Exercise goal => Print the entries underneath word for word, omitting whatever pictures they contain.
BEGIN
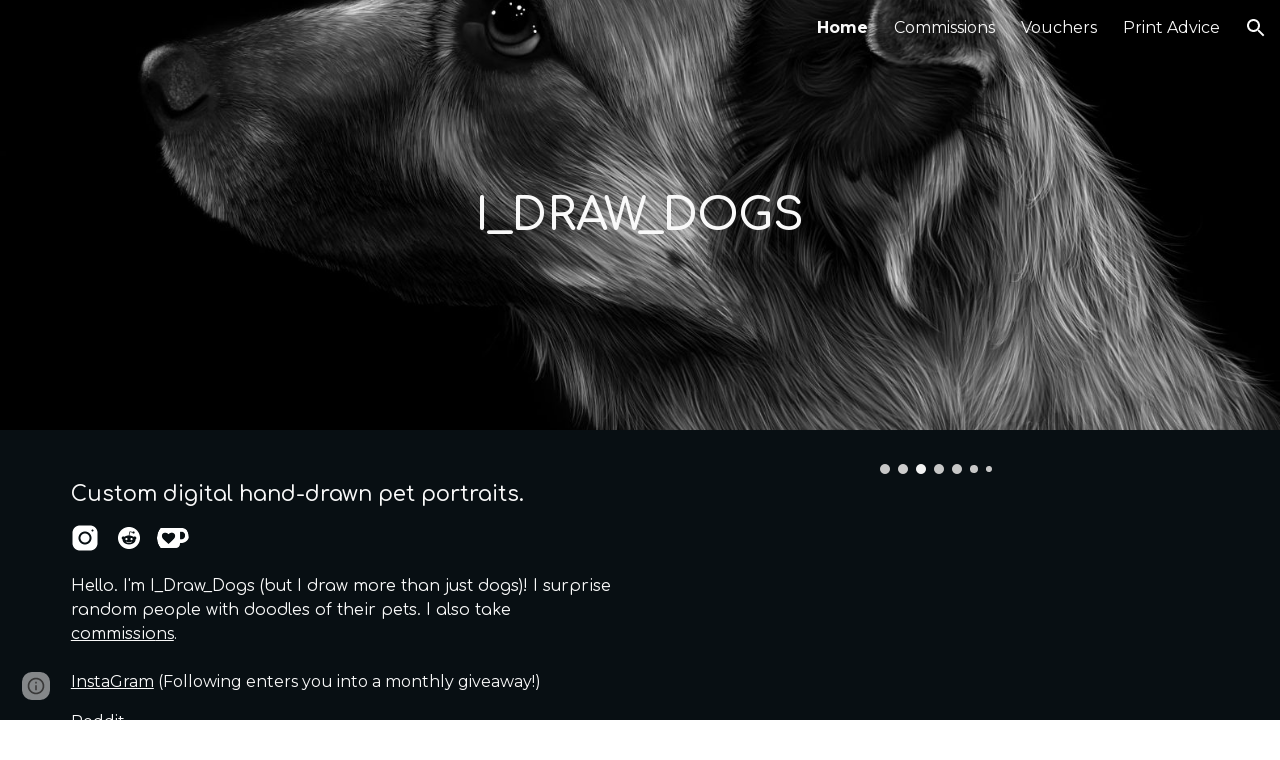

--- FILE ---
content_type: text/css; charset=utf-8
request_url: https://fonts.googleapis.com/css?family=Lexend%20Giga%3Ai%2Cbi%2C700%2C400&display=swap
body_size: 216
content:
/* vietnamese */
@font-face {
  font-family: 'Lexend Giga';
  font-style: normal;
  font-weight: 400;
  font-display: swap;
  src: url(https://fonts.gstatic.com/s/lexendgiga/v27/PlI5Fl67Mah5Y8yMHE7lkWxMvcGSf3aCUdU.woff2) format('woff2');
  unicode-range: U+0102-0103, U+0110-0111, U+0128-0129, U+0168-0169, U+01A0-01A1, U+01AF-01B0, U+0300-0301, U+0303-0304, U+0308-0309, U+0323, U+0329, U+1EA0-1EF9, U+20AB;
}
/* latin-ext */
@font-face {
  font-family: 'Lexend Giga';
  font-style: normal;
  font-weight: 400;
  font-display: swap;
  src: url(https://fonts.gstatic.com/s/lexendgiga/v27/PlI5Fl67Mah5Y8yMHE7lkWxNvcGSf3aCUdU.woff2) format('woff2');
  unicode-range: U+0100-02BA, U+02BD-02C5, U+02C7-02CC, U+02CE-02D7, U+02DD-02FF, U+0304, U+0308, U+0329, U+1D00-1DBF, U+1E00-1E9F, U+1EF2-1EFF, U+2020, U+20A0-20AB, U+20AD-20C0, U+2113, U+2C60-2C7F, U+A720-A7FF;
}
/* latin */
@font-face {
  font-family: 'Lexend Giga';
  font-style: normal;
  font-weight: 400;
  font-display: swap;
  src: url(https://fonts.gstatic.com/s/lexendgiga/v27/PlI5Fl67Mah5Y8yMHE7lkWxDvcGSf3aC.woff2) format('woff2');
  unicode-range: U+0000-00FF, U+0131, U+0152-0153, U+02BB-02BC, U+02C6, U+02DA, U+02DC, U+0304, U+0308, U+0329, U+2000-206F, U+20AC, U+2122, U+2191, U+2193, U+2212, U+2215, U+FEFF, U+FFFD;
}
/* vietnamese */
@font-face {
  font-family: 'Lexend Giga';
  font-style: normal;
  font-weight: 700;
  font-display: swap;
  src: url(https://fonts.gstatic.com/s/lexendgiga/v27/PlI5Fl67Mah5Y8yMHE7lkWxMvcGSf3aCUdU.woff2) format('woff2');
  unicode-range: U+0102-0103, U+0110-0111, U+0128-0129, U+0168-0169, U+01A0-01A1, U+01AF-01B0, U+0300-0301, U+0303-0304, U+0308-0309, U+0323, U+0329, U+1EA0-1EF9, U+20AB;
}
/* latin-ext */
@font-face {
  font-family: 'Lexend Giga';
  font-style: normal;
  font-weight: 700;
  font-display: swap;
  src: url(https://fonts.gstatic.com/s/lexendgiga/v27/PlI5Fl67Mah5Y8yMHE7lkWxNvcGSf3aCUdU.woff2) format('woff2');
  unicode-range: U+0100-02BA, U+02BD-02C5, U+02C7-02CC, U+02CE-02D7, U+02DD-02FF, U+0304, U+0308, U+0329, U+1D00-1DBF, U+1E00-1E9F, U+1EF2-1EFF, U+2020, U+20A0-20AB, U+20AD-20C0, U+2113, U+2C60-2C7F, U+A720-A7FF;
}
/* latin */
@font-face {
  font-family: 'Lexend Giga';
  font-style: normal;
  font-weight: 700;
  font-display: swap;
  src: url(https://fonts.gstatic.com/s/lexendgiga/v27/PlI5Fl67Mah5Y8yMHE7lkWxDvcGSf3aC.woff2) format('woff2');
  unicode-range: U+0000-00FF, U+0131, U+0152-0153, U+02BB-02BC, U+02C6, U+02DA, U+02DC, U+0304, U+0308, U+0329, U+2000-206F, U+20AC, U+2122, U+2191, U+2193, U+2212, U+2215, U+FEFF, U+FFFD;
}
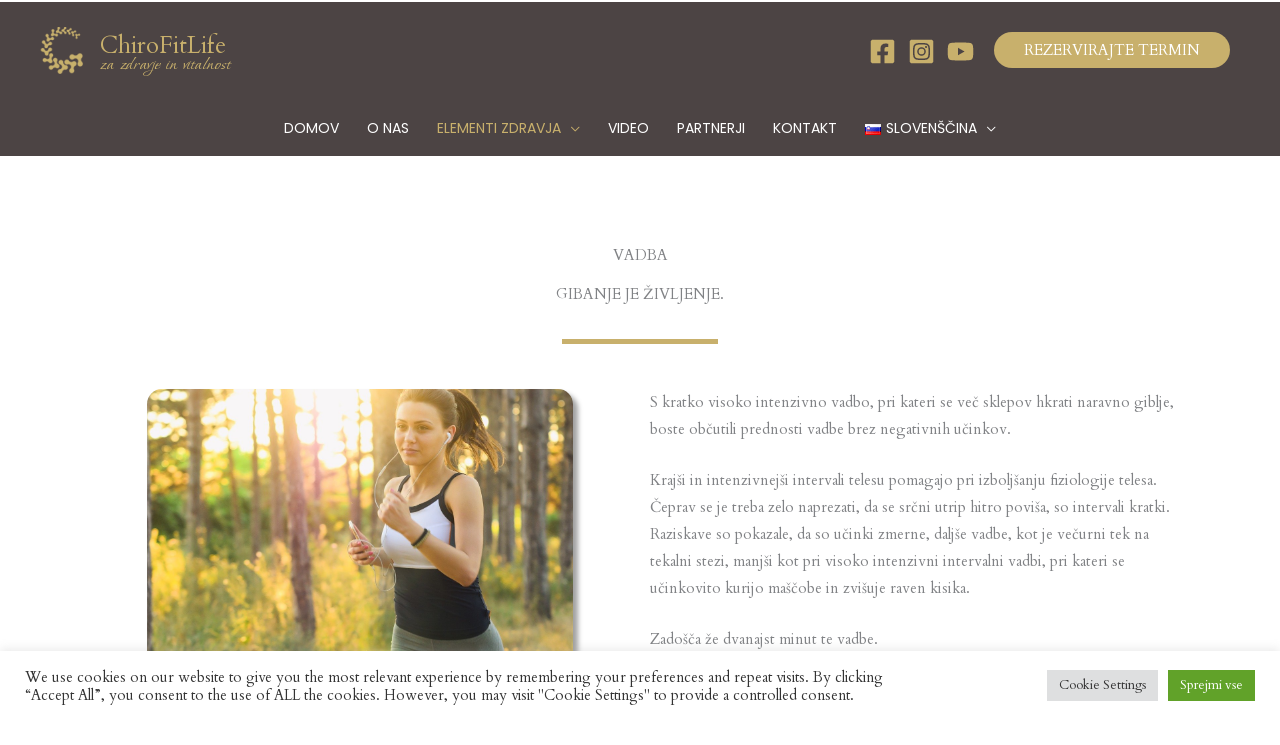

--- FILE ---
content_type: text/css
request_url: https://chirofitlife.si/wp-content/uploads/elementor/css/post-3552.css?ver=1762387513
body_size: 110
content:
.elementor-3552 .elementor-element.elementor-element-9dc5e73{padding:80px 0px 40px 0px;}.elementor-3552 .elementor-element.elementor-element-751eda6{text-align:center;}.elementor-3552 .elementor-element.elementor-element-24473e2{text-align:center;}.elementor-3552 .elementor-element.elementor-element-24473e2 .elementor-heading-title{font-size:15px;}.elementor-3552 .elementor-element.elementor-element-231956f{--divider-border-style:solid;--divider-color:var( --e-global-color-astglobalcolor0 );--divider-border-width:5px;}.elementor-3552 .elementor-element.elementor-element-231956f .elementor-divider-separator{width:14%;margin:0 auto;margin-center:0;}.elementor-3552 .elementor-element.elementor-element-231956f .elementor-divider{text-align:center;padding-block-start:15px;padding-block-end:15px;}.elementor-3552 .elementor-element.elementor-element-e4a7221 img{width:79%;border-radius:15px 15px 15px 15px;box-shadow:5px 5px 5px 0px rgba(0, 0, 0, 0.37);}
END
Result of the exercise =>
--- FILE ---
content_type: text/css; charset=utf-8
request_url: https://fonts.googleapis.com/css?family=Lexend%20Giga%3Ai%2Cbi%2C700%2C400&display=swap
body_size: 216
content:
/* vietnamese */
@font-face {
  font-family: 'Lexend Giga';
  font-style: normal;
  font-weight: 400;
  font-display: swap;
  src: url(https://fonts.gstatic.com/s/lexendgiga/v27/PlI5Fl67Mah5Y8yMHE7lkWxMvcGSf3aCUdU.woff2) format('woff2');
  unicode-range: U+0102-0103, U+0110-0111, U+0128-0129, U+0168-0169, U+01A0-01A1, U+01AF-01B0, U+0300-0301, U+0303-0304, U+0308-0309, U+0323, U+0329, U+1EA0-1EF9, U+20AB;
}
/* latin-ext */
@font-face {
  font-family: 'Lexend Giga';
  font-style: normal;
  font-weight: 400;
  font-display: swap;
  src: url(https://fonts.gstatic.com/s/lexendgiga/v27/PlI5Fl67Mah5Y8yMHE7lkWxNvcGSf3aCUdU.woff2) format('woff2');
  unicode-range: U+0100-02BA, U+02BD-02C5, U+02C7-02CC, U+02CE-02D7, U+02DD-02FF, U+0304, U+0308, U+0329, U+1D00-1DBF, U+1E00-1E9F, U+1EF2-1EFF, U+2020, U+20A0-20AB, U+20AD-20C0, U+2113, U+2C60-2C7F, U+A720-A7FF;
}
/* latin */
@font-face {
  font-family: 'Lexend Giga';
  font-style: normal;
  font-weight: 400;
  font-display: swap;
  src: url(https://fonts.gstatic.com/s/lexendgiga/v27/PlI5Fl67Mah5Y8yMHE7lkWxDvcGSf3aC.woff2) format('woff2');
  unicode-range: U+0000-00FF, U+0131, U+0152-0153, U+02BB-02BC, U+02C6, U+02DA, U+02DC, U+0304, U+0308, U+0329, U+2000-206F, U+20AC, U+2122, U+2191, U+2193, U+2212, U+2215, U+FEFF, U+FFFD;
}
/* vietnamese */
@font-face {
  font-family: 'Lexend Giga';
  font-style: normal;
  font-weight: 700;
  font-display: swap;
  src: url(https://fonts.gstatic.com/s/lexendgiga/v27/PlI5Fl67Mah5Y8yMHE7lkWxMvcGSf3aCUdU.woff2) format('woff2');
  unicode-range: U+0102-0103, U+0110-0111, U+0128-0129, U+0168-0169, U+01A0-01A1, U+01AF-01B0, U+0300-0301, U+0303-0304, U+0308-0309, U+0323, U+0329, U+1EA0-1EF9, U+20AB;
}
/* latin-ext */
@font-face {
  font-family: 'Lexend Giga';
  font-style: normal;
  font-weight: 700;
  font-display: swap;
  src: url(https://fonts.gstatic.com/s/lexendgiga/v27/PlI5Fl67Mah5Y8yMHE7lkWxNvcGSf3aCUdU.woff2) format('woff2');
  unicode-range: U+0100-02BA, U+02BD-02C5, U+02C7-02CC, U+02CE-02D7, U+02DD-02FF, U+0304, U+0308, U+0329, U+1D00-1DBF, U+1E00-1E9F, U+1EF2-1EFF, U+2020, U+20A0-20AB, U+20AD-20C0, U+2113, U+2C60-2C7F, U+A720-A7FF;
}
/* latin */
@font-face {
  font-family: 'Lexend Giga';
  font-style: normal;
  font-weight: 700;
  font-display: swap;
  src: url(https://fonts.gstatic.com/s/lexendgiga/v27/PlI5Fl67Mah5Y8yMHE7lkWxDvcGSf3aC.woff2) format('woff2');
  unicode-range: U+0000-00FF, U+0131, U+0152-0153, U+02BB-02BC, U+02C6, U+02DA, U+02DC, U+0304, U+0308, U+0329, U+2000-206F, U+20AC, U+2122, U+2191, U+2193, U+2212, U+2215, U+FEFF, U+FFFD;
}

--- FILE ---
content_type: text/css
request_url: https://chirofitlife.si/wp-content/uploads/elementor/css/post-3552.css?ver=1762387513
body_size: 110
content:
.elementor-3552 .elementor-element.elementor-element-9dc5e73{padding:80px 0px 40px 0px;}.elementor-3552 .elementor-element.elementor-element-751eda6{text-align:center;}.elementor-3552 .elementor-element.elementor-element-24473e2{text-align:center;}.elementor-3552 .elementor-element.elementor-element-24473e2 .elementor-heading-title{font-size:15px;}.elementor-3552 .elementor-element.elementor-element-231956f{--divider-border-style:solid;--divider-color:var( --e-global-color-astglobalcolor0 );--divider-border-width:5px;}.elementor-3552 .elementor-element.elementor-element-231956f .elementor-divider-separator{width:14%;margin:0 auto;margin-center:0;}.elementor-3552 .elementor-element.elementor-element-231956f .elementor-divider{text-align:center;padding-block-start:15px;padding-block-end:15px;}.elementor-3552 .elementor-element.elementor-element-e4a7221 img{width:79%;border-radius:15px 15px 15px 15px;box-shadow:5px 5px 5px 0px rgba(0, 0, 0, 0.37);}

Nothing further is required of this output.